Thanks for the report!


----------



## Captain Dave (Jul 19, 2006)

Nice report and pics.. Dig the handle on the reel..


----------



## Muddy (Dec 25, 2007)

Love those flounder.


----------



## Redfishr (Jul 26, 2004)

Sweet string.......


----------



## boashna (May 28, 2004)

good job .


----------



## Alex258 (May 27, 2006)

Nice flatfish.


----------



## jhfishersofmen (Apr 14, 2006)

*Report*

Thanks for the report and that is a nice pic of the flounders. It is good to hear reports around the freeport area. BTW..... were you in the old or new river?


----------



## Capt. Dustin Lee (Jan 16, 2006)

Way to go dc1502 ! ! ! If this is who I think it is then give me a call sometime. You got my#.

Capt.

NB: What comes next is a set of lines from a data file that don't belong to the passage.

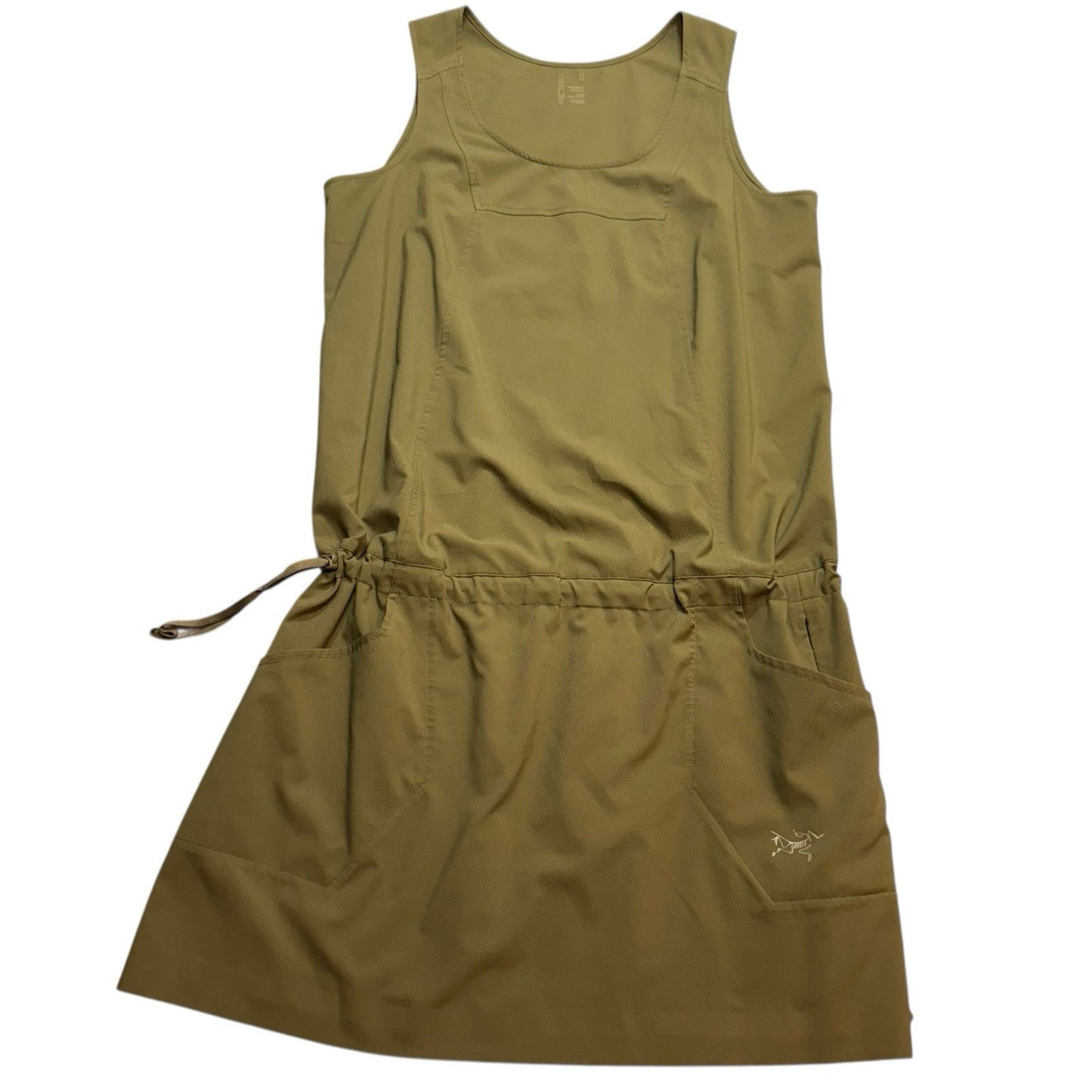 Arc'teryx Women’s Dress Size M Olive Green Lightweight Active Travel Performance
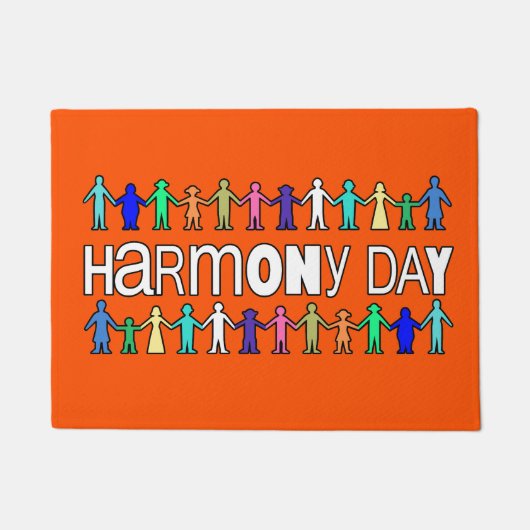 Harmony Day Australia Deurmat (Voorkant)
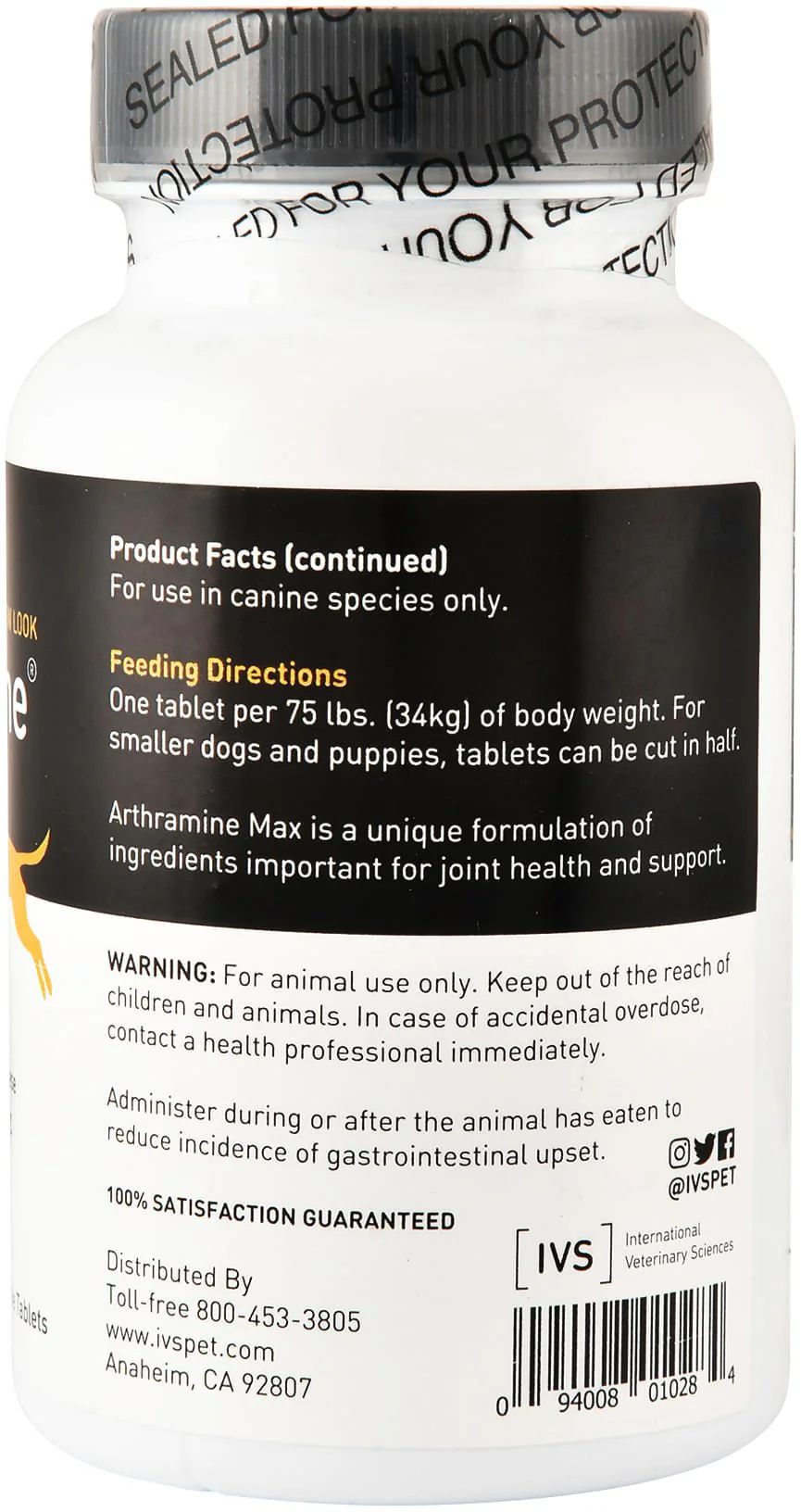 Arthramine MAX Chewable Tablets, 60 ct - Image 2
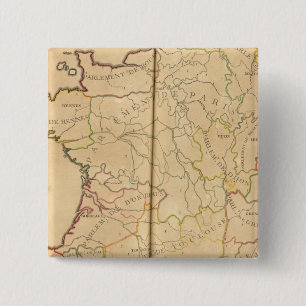 Parlament in Frankreich Button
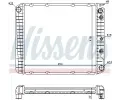 NISSENS Chladi vody NIS 65520A, 65520A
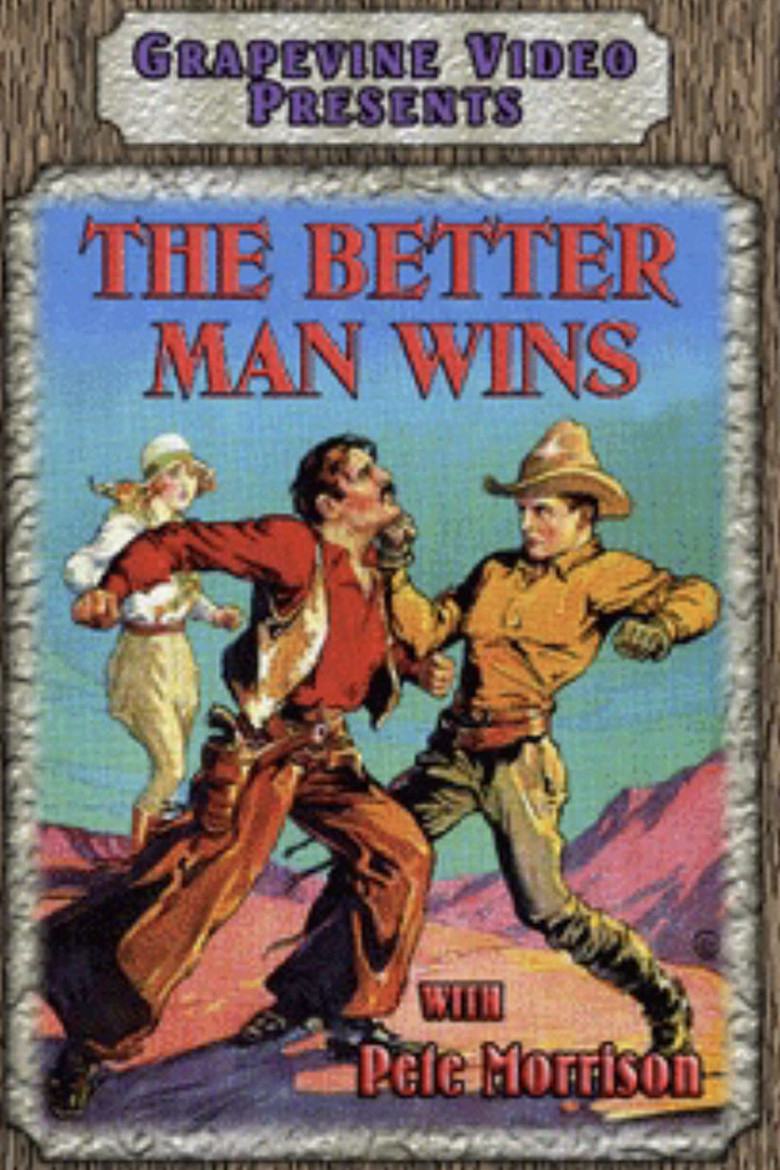 The Better Man Wins poster background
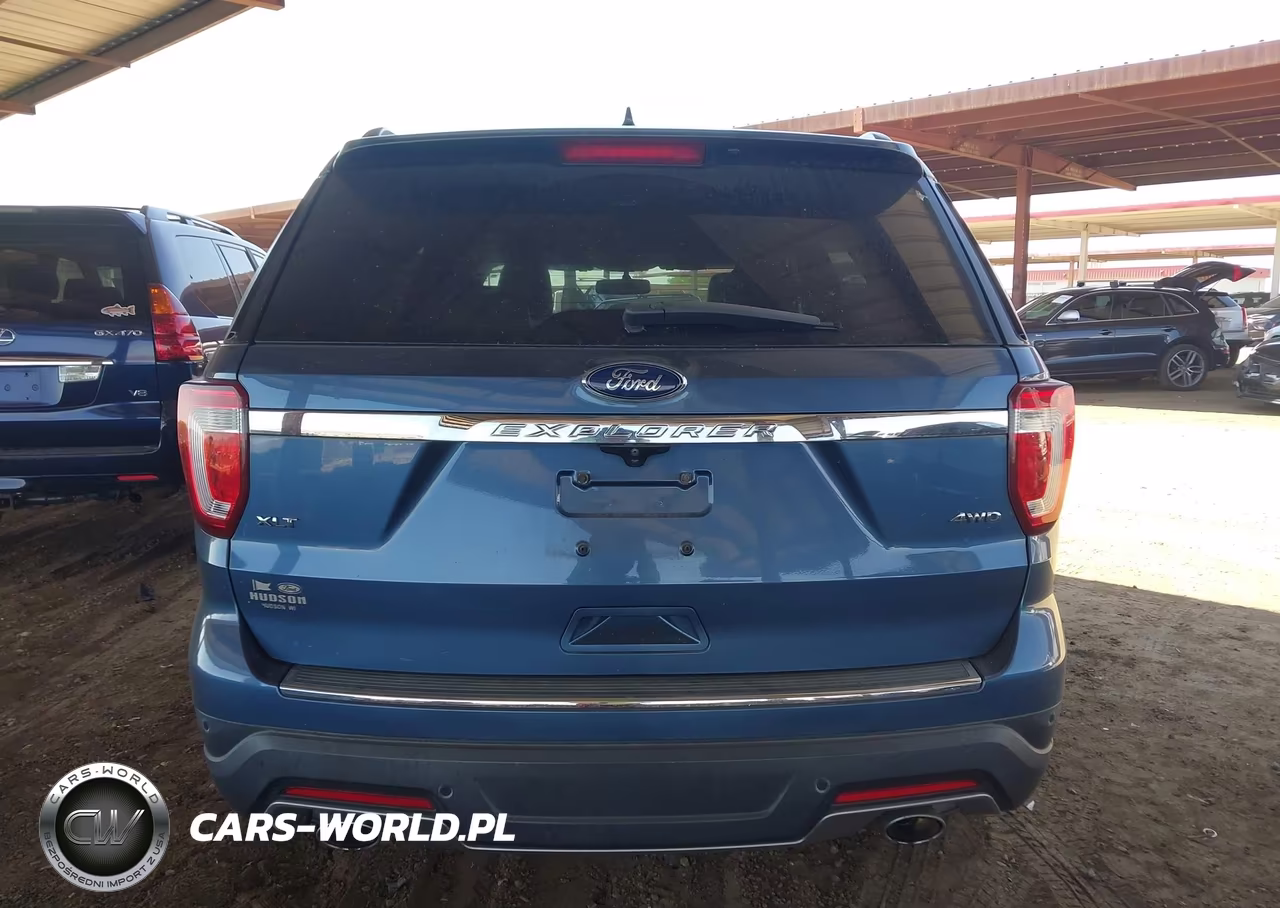 2018 Ford Explorer Xlt VIN:1FM5K8D88JGB06490 - 16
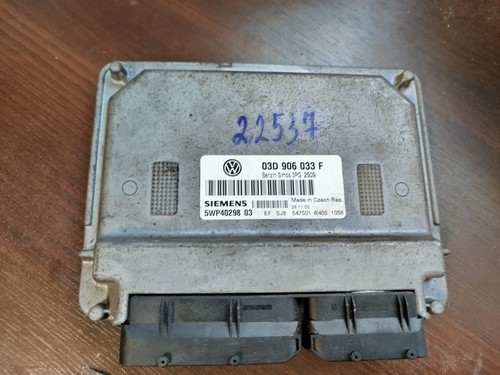Original  VOLKSWAGEN Motorsteuergerät ECU 03d906033f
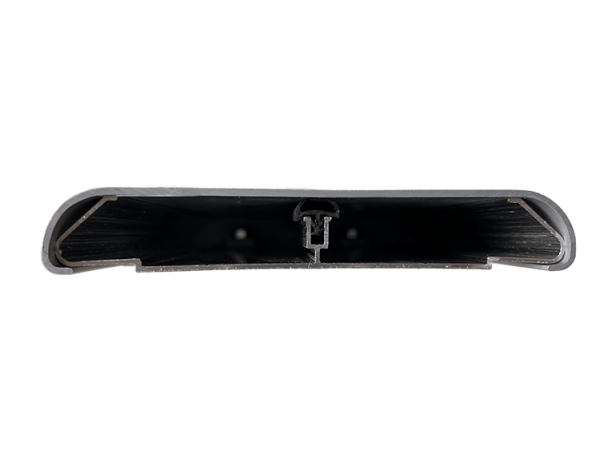 Отбойник на сплошном алюминиевом каркасе 150*4000 мм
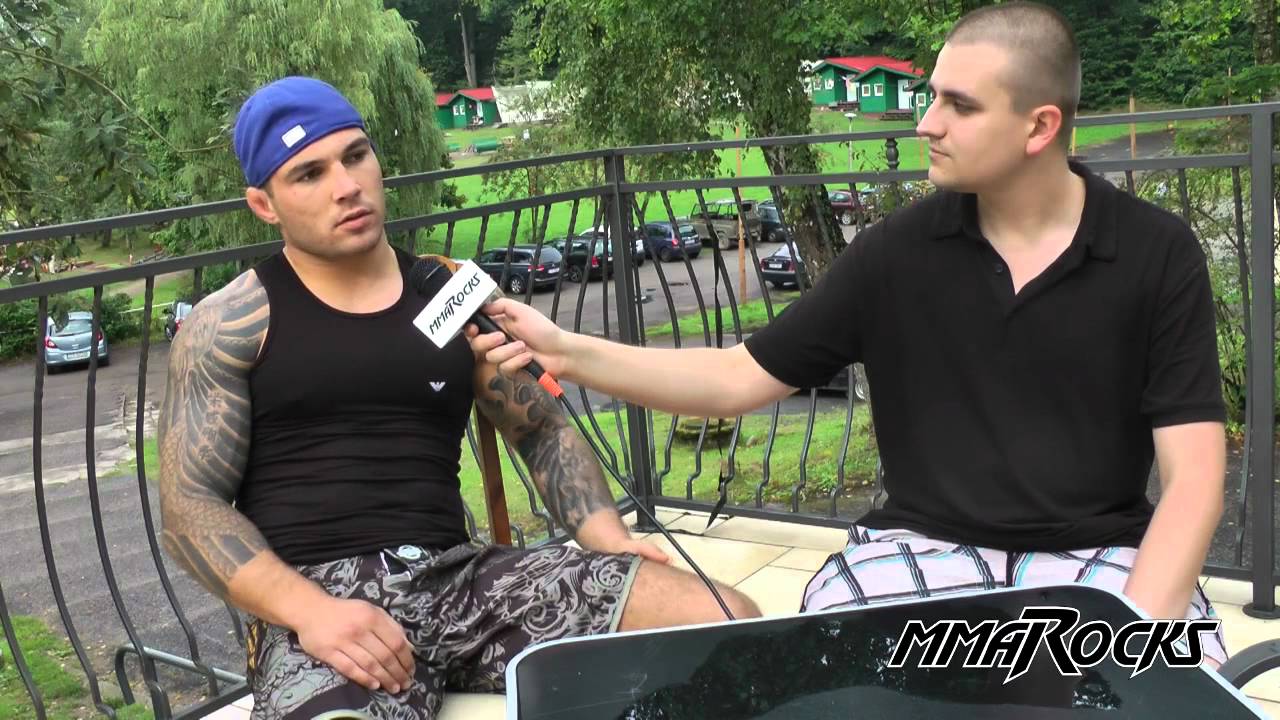 Rafał Moks przed KSW 20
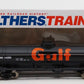 Walthers 931-1612 HO Gulf Oil Company 40' Tank Car #14285 - Ready to Run EX/Box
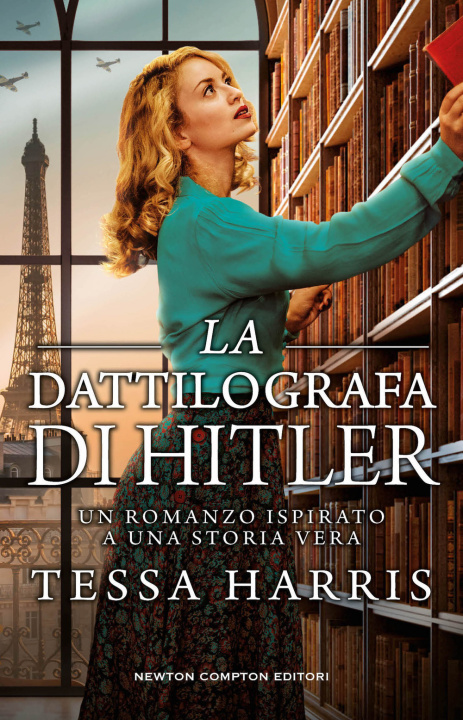 Könyv dattilografa di Hitler Tessa Harris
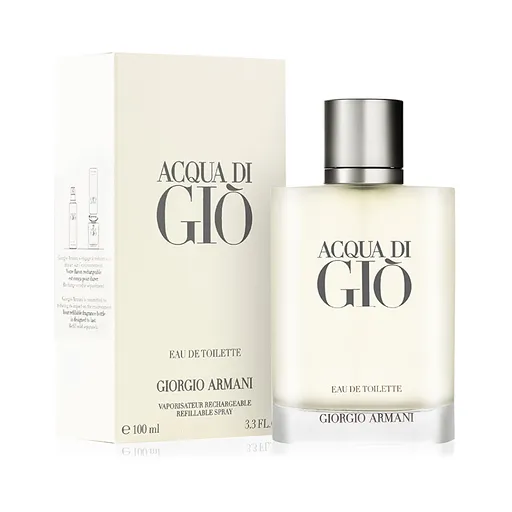 GIORGIO ARMANI Acqua di Gio Pour Homme Toaletná voda 100 ml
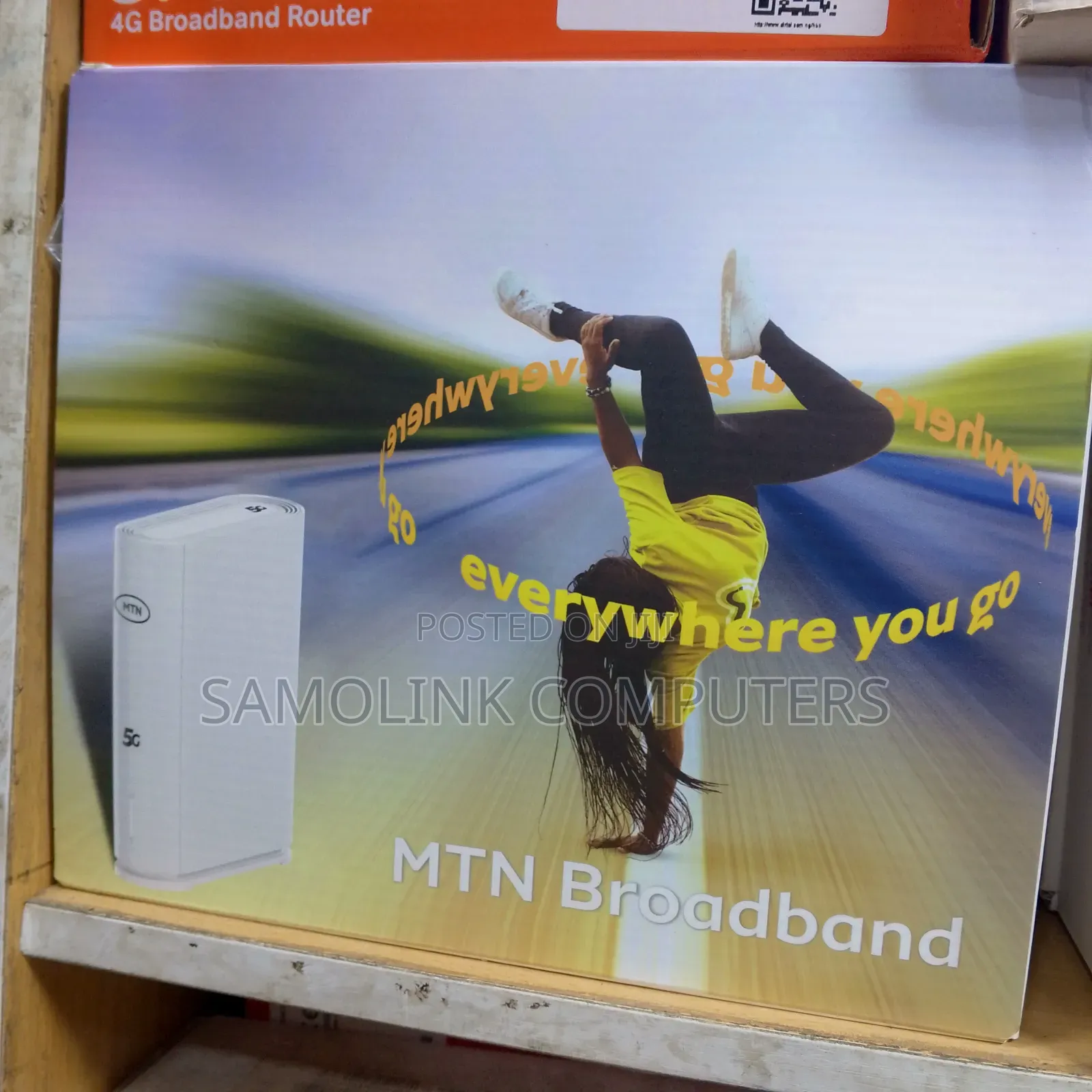 MTN Broad Band 5g Router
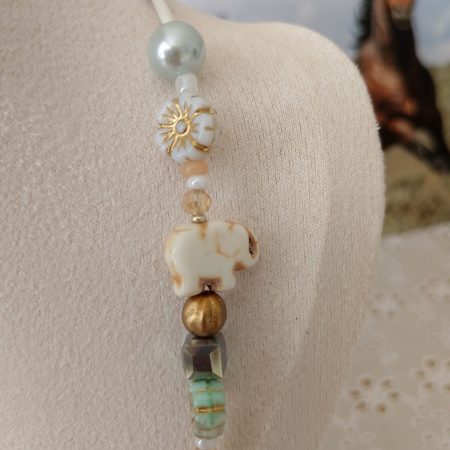 Shell Pearl Necklace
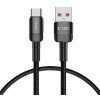 Tech-protect Ultraboost Evo kábel USB / USB-C 100W 5A 0.5m, čierny Tech-protect Ultraboost Evo kábel USB / USB-C 100W 5A 0.5m, čierny
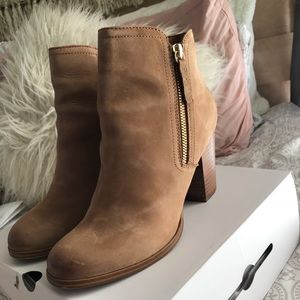 Tan Colored Booties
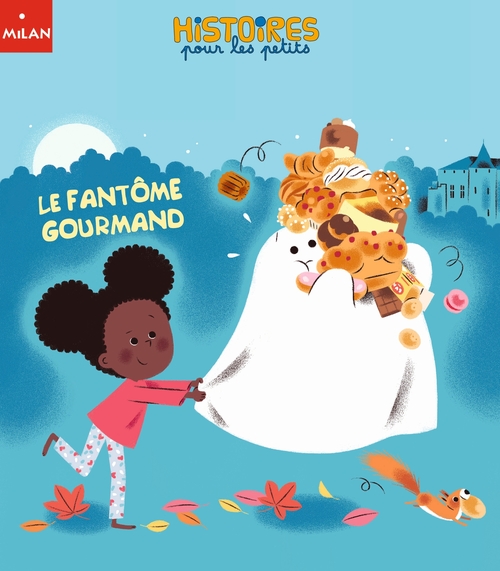 ebook cover of Le fantôme gourmand, by Étienne ARCHAMBAULT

Dustin Lee
Fish'N Addiction Guide Service
[email protected]
www.TexasBigFish.com

Team Brown Lures
Team Mosca Boats
Team Kubala Kustom Rods
Team Midcoastproducts.com


----------



## CAPT JB (Jun 6, 2006)

Dang it give up the fishing HOLES again, Just playing great report.


----------



## Dani California (Jul 20, 2006)

Captain Dave said:


> Nice report and pics.. Dig the handle on the reel..


Walmart for 4.95 a pair.

Biggie:biggrin:


----------



## rvj (May 14, 2006)

very nice catch.......


----------



## bayourat (Jan 7, 2005)

He probably just pulled those from the freezer....


----------



## dc1502 (May 25, 2006)

bayourat said:


> He probably just pulled those from the freezer....


Hey now i ran out of flounder in the freezer last august.......................lol . I gotta stock back up!!!! That spring run should be good if we dodge the rain this year.


----------



## bigmark (Jun 28, 2006)

Good advertisement for Texas Rod Works!


----------



## bayourat (Jan 7, 2005)

bigmark said:


> Good advertisement for Texas Rod Works!


Yea i'm still waiting on my rod....


----------



## dc1502 (May 25, 2006)

bayourat said:


> Yea i'm still waiting on my rod....


All you gotta do is call ...................................................D


----------



## DuckDigler (Jan 3, 2008)

That's the eats right there!


----------



## galbayfisher (May 28, 2004)

Size?


----------



## C BISHOP (Dec 4, 2007)

*NICE ROD*


----------



## dc1502 (May 25, 2006)

galbayfisher said:


> Size?


sorry. smallest 16" biggest 21" ...................D


----------